What to do:
**1.** Could you write out everything in the restaurant forum thread from "Well, to my" down to "on the menu?", word for word?
**2.** Would you continue the forum thread on family-style restaurant dishes from the point where it stops?
>> Begin Selected excerpt
Jump to content
  • Welcome to the eG Forums, a service of the eGullet Society for Culinary Arts & Letters. The Society is a 501(c)3 not-for-profit organization dedicated to the advancement of the culinary arts. These advertising-free forums are provided free of charge through donations from Society members. Anyone may read the forums, but to post you must create a free account.

Recommended Posts

Posted

I am close to buying my first restaurant. The concept will be the family table and I plan to have 2 large tables for communal style eating and attitude. The food will be modernized-restaurant complicated family/mom's cooking. For example: sous vide cooked eggs with bernaise, apple smoked then braised bacon and a steel cut oat brulee instead of the usual bacon, eggs and porridge.

I will be serving breakfast, lunch, dinner.

breakfast I'm mostly happy with what I have (but not averse to further suggestions)

for lunch I would like to mostly serve sandwiches that are efficient and cost effective--also because I will likely have a decent amount of take out.

For dinner--reasonably priced ingredients is the only real restriction.

So ultimately the question is what home made classics do you love and how might you bling them up given an industrial kitchen and a capable chef.

Matt

Posted

Well, to my mind, there are three mains you definitely need to offer: roast chicken, pork chops (with applesauce; bonus points if you serve it in a Mason jar), and beef stew. Roast beef, pot roast and lasagna are also high on the list. And given your location, I assume you're offering cretons somewhere on the menu?

For desserts, I think brownies and apple pie are both must-haves.

Matthew Kayahara

Kayahara.ca

@mtkayahara

Posted

Perhaps some sort of "casserole" dish...basmati rice, peas, pearl onions, garlic, some nice cheese of your preference (maybe a sharp cheddar), house-made breadcrumb topping or maybe panko. Could be served in individual portions/crockery or as a family-style dish.

Overall, I recommend trying to keep it simple and basic, but choose good, delicious ingredients.

Posted

Sounds like a great idea, I wish you the best of luck with this, I really like the modernized family style idea you have going there. I don't have much in the way of suggestions only because your examples show you definitely are on the right track :-p

As much as I like jazzing up classics, I do think things like a whole roasted chicken is something you might possibly leave alone, if you were to do something like that. I think some classics are done so horribly most of the time, one done simply yet perfectly is almost better.
>> End Selected excerpt
>> Begin Provided material
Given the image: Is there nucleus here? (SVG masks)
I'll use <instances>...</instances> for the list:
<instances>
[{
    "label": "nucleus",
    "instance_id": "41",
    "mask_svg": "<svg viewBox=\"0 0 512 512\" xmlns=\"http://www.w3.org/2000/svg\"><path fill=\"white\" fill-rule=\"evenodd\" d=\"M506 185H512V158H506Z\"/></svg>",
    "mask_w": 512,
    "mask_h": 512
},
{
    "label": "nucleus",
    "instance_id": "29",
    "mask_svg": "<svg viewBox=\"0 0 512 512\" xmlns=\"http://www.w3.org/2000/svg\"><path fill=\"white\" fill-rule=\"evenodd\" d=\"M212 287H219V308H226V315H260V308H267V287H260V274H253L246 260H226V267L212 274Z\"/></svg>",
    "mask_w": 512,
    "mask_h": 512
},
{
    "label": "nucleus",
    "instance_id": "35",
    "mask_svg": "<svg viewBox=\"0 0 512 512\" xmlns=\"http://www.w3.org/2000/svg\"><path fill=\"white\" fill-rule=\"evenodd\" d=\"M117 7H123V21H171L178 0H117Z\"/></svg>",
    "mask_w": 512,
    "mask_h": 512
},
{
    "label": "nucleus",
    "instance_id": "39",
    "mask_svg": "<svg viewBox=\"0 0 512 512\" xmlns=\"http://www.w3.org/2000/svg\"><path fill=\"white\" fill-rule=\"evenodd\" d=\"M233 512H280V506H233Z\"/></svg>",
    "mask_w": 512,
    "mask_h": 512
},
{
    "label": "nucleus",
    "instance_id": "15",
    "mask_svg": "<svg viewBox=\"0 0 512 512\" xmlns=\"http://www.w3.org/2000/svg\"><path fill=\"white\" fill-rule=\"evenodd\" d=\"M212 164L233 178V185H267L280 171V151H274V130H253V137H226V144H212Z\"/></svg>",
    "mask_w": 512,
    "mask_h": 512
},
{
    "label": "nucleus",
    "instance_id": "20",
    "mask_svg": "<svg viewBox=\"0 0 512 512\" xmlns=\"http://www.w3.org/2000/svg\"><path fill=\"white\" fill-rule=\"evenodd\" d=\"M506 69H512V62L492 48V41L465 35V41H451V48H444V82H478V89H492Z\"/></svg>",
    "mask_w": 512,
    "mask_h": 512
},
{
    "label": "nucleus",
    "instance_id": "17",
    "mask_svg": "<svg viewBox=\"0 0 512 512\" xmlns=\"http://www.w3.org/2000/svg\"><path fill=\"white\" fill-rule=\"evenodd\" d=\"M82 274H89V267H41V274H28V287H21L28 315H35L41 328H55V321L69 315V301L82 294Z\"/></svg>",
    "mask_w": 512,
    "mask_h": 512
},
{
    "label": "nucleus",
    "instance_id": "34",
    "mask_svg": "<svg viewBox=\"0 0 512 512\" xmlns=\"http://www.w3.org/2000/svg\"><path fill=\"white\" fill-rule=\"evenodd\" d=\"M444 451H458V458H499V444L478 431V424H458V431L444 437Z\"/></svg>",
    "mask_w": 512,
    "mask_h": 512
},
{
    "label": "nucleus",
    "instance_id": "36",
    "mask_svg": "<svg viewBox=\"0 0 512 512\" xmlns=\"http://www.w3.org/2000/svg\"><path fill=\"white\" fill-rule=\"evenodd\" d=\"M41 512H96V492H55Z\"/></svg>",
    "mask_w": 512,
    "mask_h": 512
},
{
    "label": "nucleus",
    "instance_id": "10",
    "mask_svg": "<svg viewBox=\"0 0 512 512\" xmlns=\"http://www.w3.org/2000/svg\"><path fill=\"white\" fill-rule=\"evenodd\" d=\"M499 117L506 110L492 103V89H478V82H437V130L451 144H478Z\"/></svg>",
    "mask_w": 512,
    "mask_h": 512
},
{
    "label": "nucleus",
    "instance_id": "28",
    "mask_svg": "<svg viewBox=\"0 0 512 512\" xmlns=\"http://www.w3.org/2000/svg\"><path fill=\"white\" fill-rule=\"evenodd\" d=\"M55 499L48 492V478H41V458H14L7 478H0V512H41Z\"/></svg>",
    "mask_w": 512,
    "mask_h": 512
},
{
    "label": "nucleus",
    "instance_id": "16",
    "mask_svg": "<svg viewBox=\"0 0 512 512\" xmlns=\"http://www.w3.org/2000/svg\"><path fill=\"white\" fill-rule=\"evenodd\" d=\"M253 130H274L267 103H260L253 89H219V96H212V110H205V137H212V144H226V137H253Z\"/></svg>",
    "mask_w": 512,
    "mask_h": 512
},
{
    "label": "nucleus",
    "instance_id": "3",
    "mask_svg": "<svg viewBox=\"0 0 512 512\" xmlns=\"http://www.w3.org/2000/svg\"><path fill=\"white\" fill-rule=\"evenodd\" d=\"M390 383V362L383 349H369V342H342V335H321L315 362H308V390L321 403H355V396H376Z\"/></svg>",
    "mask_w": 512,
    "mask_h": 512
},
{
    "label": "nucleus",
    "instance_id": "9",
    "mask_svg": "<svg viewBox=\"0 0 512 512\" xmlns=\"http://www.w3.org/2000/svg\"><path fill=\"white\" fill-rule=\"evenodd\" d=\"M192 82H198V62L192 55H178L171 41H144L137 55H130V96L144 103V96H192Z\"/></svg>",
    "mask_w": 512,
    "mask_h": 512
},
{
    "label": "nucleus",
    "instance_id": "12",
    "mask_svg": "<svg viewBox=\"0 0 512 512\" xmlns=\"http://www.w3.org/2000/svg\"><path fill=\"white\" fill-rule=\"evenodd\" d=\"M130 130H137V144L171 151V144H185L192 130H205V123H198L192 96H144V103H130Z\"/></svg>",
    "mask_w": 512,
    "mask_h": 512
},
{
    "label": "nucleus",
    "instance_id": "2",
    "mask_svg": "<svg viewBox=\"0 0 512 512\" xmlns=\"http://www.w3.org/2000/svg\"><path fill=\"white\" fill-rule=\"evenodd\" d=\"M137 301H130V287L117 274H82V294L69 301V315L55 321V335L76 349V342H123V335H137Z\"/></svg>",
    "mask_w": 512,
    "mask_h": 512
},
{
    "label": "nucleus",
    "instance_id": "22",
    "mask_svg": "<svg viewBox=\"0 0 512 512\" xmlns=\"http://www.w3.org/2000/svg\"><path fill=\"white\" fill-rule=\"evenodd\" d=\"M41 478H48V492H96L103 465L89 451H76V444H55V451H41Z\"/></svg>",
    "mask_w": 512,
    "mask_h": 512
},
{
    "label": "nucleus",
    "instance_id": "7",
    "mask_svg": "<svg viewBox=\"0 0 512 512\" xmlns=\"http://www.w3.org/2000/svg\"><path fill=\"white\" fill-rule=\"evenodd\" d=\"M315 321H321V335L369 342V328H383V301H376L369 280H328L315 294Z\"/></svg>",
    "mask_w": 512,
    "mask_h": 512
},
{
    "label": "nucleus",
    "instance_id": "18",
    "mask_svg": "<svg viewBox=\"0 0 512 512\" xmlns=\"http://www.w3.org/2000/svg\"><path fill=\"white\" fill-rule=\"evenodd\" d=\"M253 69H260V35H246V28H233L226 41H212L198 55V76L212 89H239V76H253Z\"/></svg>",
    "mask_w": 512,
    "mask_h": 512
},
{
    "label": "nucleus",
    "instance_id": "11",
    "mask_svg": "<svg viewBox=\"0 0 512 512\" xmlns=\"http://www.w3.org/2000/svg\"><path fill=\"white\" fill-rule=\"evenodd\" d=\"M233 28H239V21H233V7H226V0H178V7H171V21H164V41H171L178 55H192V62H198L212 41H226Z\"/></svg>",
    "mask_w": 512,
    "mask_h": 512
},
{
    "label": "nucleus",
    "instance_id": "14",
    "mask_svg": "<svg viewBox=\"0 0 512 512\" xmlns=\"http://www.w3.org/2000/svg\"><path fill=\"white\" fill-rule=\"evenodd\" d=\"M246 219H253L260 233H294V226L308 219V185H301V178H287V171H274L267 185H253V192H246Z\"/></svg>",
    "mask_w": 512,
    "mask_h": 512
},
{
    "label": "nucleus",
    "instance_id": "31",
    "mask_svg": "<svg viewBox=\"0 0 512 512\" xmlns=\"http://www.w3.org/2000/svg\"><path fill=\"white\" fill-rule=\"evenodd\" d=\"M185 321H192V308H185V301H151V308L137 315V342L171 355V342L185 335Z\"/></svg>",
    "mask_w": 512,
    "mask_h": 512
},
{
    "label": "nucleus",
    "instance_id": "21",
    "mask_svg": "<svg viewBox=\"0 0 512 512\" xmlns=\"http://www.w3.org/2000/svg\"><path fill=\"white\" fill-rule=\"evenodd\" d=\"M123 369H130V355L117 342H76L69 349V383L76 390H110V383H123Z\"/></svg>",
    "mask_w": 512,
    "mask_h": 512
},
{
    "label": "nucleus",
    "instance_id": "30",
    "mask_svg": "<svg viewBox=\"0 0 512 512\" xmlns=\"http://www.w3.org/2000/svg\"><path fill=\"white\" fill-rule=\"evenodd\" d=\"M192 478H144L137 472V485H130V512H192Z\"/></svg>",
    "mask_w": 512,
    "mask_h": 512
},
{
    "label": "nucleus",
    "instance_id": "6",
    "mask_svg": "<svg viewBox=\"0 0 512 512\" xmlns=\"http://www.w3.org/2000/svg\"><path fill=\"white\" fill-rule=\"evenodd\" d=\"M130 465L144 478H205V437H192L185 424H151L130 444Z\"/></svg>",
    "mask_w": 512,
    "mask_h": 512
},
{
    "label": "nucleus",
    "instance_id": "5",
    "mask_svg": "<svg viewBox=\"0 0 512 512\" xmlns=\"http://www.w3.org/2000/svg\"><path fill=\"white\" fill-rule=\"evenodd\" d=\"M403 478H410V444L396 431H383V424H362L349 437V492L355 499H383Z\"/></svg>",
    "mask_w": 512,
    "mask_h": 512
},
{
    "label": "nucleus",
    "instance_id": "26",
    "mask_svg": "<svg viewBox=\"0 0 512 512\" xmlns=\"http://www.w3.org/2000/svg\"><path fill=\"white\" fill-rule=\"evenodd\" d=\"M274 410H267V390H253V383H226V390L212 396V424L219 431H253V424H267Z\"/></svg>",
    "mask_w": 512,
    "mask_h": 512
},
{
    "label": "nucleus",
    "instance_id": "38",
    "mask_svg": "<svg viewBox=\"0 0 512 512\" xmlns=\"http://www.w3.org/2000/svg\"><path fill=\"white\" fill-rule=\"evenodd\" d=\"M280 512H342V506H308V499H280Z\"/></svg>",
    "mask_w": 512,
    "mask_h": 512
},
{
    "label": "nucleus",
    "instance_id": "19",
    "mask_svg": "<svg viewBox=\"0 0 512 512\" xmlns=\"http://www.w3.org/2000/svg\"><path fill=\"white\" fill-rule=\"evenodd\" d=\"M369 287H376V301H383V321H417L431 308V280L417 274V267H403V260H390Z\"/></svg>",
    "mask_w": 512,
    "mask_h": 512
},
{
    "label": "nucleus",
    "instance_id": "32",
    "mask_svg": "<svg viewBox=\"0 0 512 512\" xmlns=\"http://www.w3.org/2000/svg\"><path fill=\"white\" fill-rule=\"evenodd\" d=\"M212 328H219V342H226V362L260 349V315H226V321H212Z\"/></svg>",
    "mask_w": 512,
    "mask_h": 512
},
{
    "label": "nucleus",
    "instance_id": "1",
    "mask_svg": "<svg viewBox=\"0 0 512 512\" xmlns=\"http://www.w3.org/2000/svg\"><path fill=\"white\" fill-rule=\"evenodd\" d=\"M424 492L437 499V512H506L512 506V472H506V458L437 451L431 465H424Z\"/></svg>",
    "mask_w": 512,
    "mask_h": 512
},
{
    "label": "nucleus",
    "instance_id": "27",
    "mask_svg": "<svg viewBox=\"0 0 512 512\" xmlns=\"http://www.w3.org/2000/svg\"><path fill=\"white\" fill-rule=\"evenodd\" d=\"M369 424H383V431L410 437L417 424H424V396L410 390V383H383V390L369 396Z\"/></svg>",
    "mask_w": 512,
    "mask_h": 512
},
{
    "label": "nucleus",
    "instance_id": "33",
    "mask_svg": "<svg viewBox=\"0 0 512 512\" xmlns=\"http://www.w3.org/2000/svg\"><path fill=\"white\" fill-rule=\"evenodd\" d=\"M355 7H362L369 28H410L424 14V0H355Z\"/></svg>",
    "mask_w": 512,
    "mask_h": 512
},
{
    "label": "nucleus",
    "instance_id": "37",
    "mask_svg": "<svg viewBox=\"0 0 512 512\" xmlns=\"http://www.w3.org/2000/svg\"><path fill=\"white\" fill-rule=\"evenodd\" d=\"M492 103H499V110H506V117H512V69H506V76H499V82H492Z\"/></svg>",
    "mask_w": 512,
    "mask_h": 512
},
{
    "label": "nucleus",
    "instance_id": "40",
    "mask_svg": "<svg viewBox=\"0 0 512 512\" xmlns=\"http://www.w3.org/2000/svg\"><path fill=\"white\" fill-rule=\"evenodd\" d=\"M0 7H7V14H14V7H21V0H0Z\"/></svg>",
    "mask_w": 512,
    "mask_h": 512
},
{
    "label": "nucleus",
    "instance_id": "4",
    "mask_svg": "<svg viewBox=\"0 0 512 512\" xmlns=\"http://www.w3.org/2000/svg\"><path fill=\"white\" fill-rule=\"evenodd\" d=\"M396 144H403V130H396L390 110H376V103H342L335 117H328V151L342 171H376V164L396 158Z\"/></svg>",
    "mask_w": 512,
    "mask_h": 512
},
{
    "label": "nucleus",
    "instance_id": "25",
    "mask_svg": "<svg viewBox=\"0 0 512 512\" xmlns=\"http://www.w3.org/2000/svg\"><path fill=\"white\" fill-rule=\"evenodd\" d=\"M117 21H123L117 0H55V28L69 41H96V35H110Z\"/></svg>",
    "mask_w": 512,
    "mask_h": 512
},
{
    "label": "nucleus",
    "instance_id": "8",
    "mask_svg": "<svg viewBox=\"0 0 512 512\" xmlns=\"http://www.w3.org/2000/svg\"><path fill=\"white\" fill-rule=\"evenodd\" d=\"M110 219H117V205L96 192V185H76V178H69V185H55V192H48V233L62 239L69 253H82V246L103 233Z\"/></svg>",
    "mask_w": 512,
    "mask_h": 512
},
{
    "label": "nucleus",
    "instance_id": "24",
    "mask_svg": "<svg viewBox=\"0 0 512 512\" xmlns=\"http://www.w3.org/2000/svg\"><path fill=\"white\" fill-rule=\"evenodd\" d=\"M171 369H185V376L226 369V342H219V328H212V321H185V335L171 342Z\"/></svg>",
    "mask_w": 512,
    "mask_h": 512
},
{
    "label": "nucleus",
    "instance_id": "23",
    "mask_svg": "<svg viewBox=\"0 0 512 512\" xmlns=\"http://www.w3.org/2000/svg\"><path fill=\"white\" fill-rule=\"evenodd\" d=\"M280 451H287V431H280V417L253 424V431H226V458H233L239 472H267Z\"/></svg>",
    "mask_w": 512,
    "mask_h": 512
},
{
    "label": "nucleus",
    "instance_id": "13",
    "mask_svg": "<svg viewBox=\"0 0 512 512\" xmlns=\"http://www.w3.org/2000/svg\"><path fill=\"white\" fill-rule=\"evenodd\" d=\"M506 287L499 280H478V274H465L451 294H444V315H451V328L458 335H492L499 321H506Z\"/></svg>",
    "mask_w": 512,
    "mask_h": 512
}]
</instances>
>> End Provided material
Answers for the exercise:
**1.**
Well, to my mind, there are three mains you definitely need to offer: roast chicken, pork chops (with applesauce; bonus points if you serve it in a Mason jar), and beef stew. Roast beef, pot roast and lasagna are also high on the list. And given your location, I assume you're offering cretons somewhere on the menu?

**2.**
I'm not sure of your operation, but for lunch, what about baking the sandwich breads in house? That's always a good touch, although if you have a small staff, not a great option. But house baking brioche for french toast on the breakfast side, marble rye and other breads for lunches, etc. That will give you options of jazzing up different breads as well to fit certain sandwiches.

Cheese - milk's leap toward immortality.

Posted

Where are you located? What's the competition? What are the economics of your target audience? Who doesn't love roast chicken, but are there three other decent chicken places (or pasta joints or steakhouse) nearby?

What makes you suspect that there's a huge market for sous vide eggs rather than "over easy?" Not that I'm against them, there's a restaurant in DC that serves theme with black beans and crema and they're brilliant, but I'm trying to get a feel for the neighborhood. And are people really craving braised pork belly for breakfast rather than a couple of crisp rashers of apple-wood smoked? It all seems kind of the opposite of the more traditional "Sandwiches for lunch" approach.

Are your potential customers willing to pay more for local/organic/free range, and will a commitment to that differentiate you? Serious pork chops are certainly traditional-yet-different dish, and I once got on a cooking show by serving them on top of a warm cabbage/apple/onion slaw, but would people recognize the difference and pay for it? ALso, are they adventurous to allow you to buy a whole hog and serve the "weird bits?"

in some circles, they remain relatively rare at restaurants, keep your food costs down and there are plenty of opportunities to tweak a basic stock-red wine braise to make yours unique. Also, they nestle nicely into a pile of polenta or potatoes on a cold winter night.

Also: chicken with 40 cloves of garlic.

Good luck!

I'm on the pavement

Thinking about the government.

Posted

Mason jars for all drinks.

Pork chop and roast chicken sound good. Gotta figure out a way to have a roast chicken come out hot and juicy quickly and without waste.

Apple something dessert for sure.

Casserole-basmati don't really feel it.

I am hoping to bake the bread that goes on the table and biscuits but that's about it--and even that is hopeful.

In the neighbourhood there is a breakfast place, a wine bar and a spanish restaurant. Also pizza cheap-o type joint. Basically nothing too good and a little all over the map.

The idea isn't to advertise the technology or effort and simply allow people to think, damn that's good bacon and eggs. Why is the yolk so creamy? Why is the bacon so tender even though it's cut thick and tastes like apple wood. I have no immediate plans to go organic/local/expensive. I will not be serving offal etc. as few of our moms did such things. My prices will be very competitive with any other good value for quality type place.

Thanks.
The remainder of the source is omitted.